Study of tobacco company RRPs reveals tax increases applied unequally
New Zealand's largest tobacco company is not keeping the recommended retail pricing for its leading budget brand in line with tobacco excise tax increases, according to a new University of Otago study.
From 2010, the government has introduced annual excise tax increases of 10% each year until 2016 to reduce smoking prevalence and support the goal of becoming a Smokefree nation by 2025.
The new Otago study collected price data from more than 450 tobacco retailers throughout New Zealand on three British American Tobacco factory-made cigarette brands (premium, mainstream, and budget) and one roll-your-own tobacco brand.
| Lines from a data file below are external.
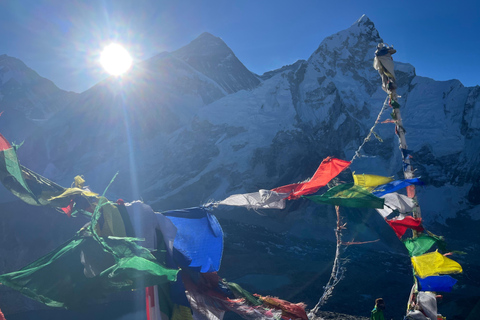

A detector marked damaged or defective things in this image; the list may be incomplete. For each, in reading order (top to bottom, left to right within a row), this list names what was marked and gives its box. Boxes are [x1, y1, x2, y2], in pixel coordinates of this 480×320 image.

tattered cloth strip [218, 190, 288, 210]
tattered cloth strip [272, 156, 350, 199]
tattered cloth strip [304, 184, 386, 209]
tattered cloth strip [376, 191, 416, 219]
tattered cloth strip [372, 178, 424, 198]
tattered cloth strip [386, 215, 424, 238]
tattered cloth strip [160, 208, 222, 272]
tattered cloth strip [402, 231, 446, 256]
tattered cloth strip [410, 251, 464, 278]
tattered cloth strip [416, 276, 458, 292]
tattered cloth strip [255, 296, 308, 320]
tattered cloth strip [418, 292, 436, 320]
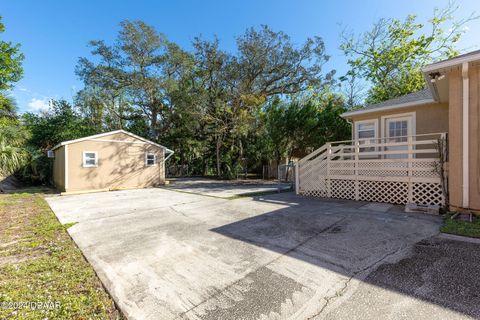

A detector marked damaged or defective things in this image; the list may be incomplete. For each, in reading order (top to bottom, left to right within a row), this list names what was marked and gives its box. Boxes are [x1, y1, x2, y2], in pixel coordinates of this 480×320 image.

cracked concrete slab [45, 186, 476, 318]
The prices were checked before and after the 2014 10% tax increase.
Study lead author Dr Louise Marsh says that when she and her colleagues examined the recommended prices for these products they found that the dominant tobacco company in New Zealand had not increased these evenly across their product range.
"The net effect is that some smokers would not have faced the tax increase the government intended. Specifically, our findings show the full excise tax increase was not applied to the retail price of British American Tobacco's budget brand—which increased only 3%—while brands in other price partitions showed higher than expected price increases."
"The increasing price differential between budget brands, and mainstream and premium brands, in the New Zealand market may encourage smokers to move to cheaper brands rather than quit. This reaction would work against New Zealand's Smokefree 2025 goal," says Dr Marsh.
"Excise taxes can be highly effective in reducing smoking prevalence and should play a pivotal role in supporting the nation's Smokefree goal. However, uneven application of tax increases to budget brands will not encourage quitting but simply sustain smokers' behaviour."
The study suggests that ongoing excise tax adjustments may benefit from modification.
"First, larger increases of at least 20% could make the current cross-subsidisation between brands more difficult to sustain. Second, a surprise one-off large tax increases of 40% would not allow tobacco companies to plan ahead as they currently may. These modifications would accelerate achievement of a Smokefree Aotearoa by 2025," Dr Marsh says.
The article is published in the prestigious international journal Tobacco Control.